Although in vivo therapy is very effective in most cases, it tends to be time-consuming and, when done with a professional (the most effective means of treatment), may be costly.

In imaginal therapy, the “exposure” can be done in the client’s imagination in the therapist’s office, where he or she might be asked to listen to sounds, see sights, feel tactile sensations that would be experienced in an actual phobic situation. The client must rely on his or her imagination to continue creating the “exposure” to the frightening scenes.

One challenge to imaginal therapy is that it can sometimes be difficult for patients to imagine the situation with sufficient intensity to have the effect of exposure, and consequently they may not receive any reduction in their anxiety.

According to Rhonda Adessky, an expert in the cognitive behavioral treatment of anxiety disorders, “most simple phobias remit in between six to eight sessions, that is if there isn’t an underlying panic disorder, in which case treatment may take up to 15 sessions.”

Virtual Reality Exposure

And now there’s cyberspace therapy. “Virtual reality exposure” (VRE) is based on principles of exposure similar to the in vivo and imaginal modes already described. It was developed by Barbara Rothbaum, from the Emory University School of Medicine, and Larry Hodges, of the Georgia Institute of Technology, and their colleagues.

A PC, operated by the therapist, processes visual imagery and displays scenes that simulate flying in an airplane for the patient, who wears a headset. Most people feel as though they are in the virtual environment within 30 to 60 seconds.

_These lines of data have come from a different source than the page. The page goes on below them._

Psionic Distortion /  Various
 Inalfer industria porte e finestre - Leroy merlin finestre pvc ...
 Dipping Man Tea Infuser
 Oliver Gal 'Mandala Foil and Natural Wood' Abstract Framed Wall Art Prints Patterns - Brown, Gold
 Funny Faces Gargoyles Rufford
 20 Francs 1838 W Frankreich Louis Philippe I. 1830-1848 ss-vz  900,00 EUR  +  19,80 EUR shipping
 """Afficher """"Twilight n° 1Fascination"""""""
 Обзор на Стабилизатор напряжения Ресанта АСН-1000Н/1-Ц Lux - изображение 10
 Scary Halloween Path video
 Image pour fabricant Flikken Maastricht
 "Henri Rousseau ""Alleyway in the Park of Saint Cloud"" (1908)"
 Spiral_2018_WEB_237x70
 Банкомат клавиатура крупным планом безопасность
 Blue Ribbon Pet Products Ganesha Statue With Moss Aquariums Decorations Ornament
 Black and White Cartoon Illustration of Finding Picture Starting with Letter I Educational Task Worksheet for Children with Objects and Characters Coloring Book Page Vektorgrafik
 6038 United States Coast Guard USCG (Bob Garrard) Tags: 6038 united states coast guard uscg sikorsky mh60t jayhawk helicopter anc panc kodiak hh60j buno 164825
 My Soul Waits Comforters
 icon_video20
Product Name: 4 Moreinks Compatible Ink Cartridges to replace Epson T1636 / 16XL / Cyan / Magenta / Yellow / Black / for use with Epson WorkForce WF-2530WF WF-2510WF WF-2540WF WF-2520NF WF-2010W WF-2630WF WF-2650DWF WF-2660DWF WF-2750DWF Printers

The patient works through different aspects of flying beginning with just sitting in the plane with the engines off and progressing on through the entire flight “experience”: engines on, taxiing on the runway, takeoff, flying in smooth and then turbulent weather, and landing. The sights and sounds are true to those actually seen and heard in flight, and people experience their anxiety triggers as if they were on a real plane. Some VRE experiences include seats that bump and lean in synchronicity with all the other computer-generated sensations of flying.

Tompkins believes that virtual therapies can be effective. One advantage of virtual exposures is that they can simulate turbulence on demand, and can offer the patient repeated takeoff and landing practice. Eight sessions of virtual treatment cost approximately $1,200. “People respond with as much anxiety to the image of something feared as to the real thing” he notes. With VRE, a person striving to overcome the fear of flying can benefit from repeated exposure to his or her phobic stimuli in a short space of time.

If you are one of the many people whose fear of flying shapes their lives, you now have a choice of treatments that can help you change your life. You have the power to overcome your fear of flying.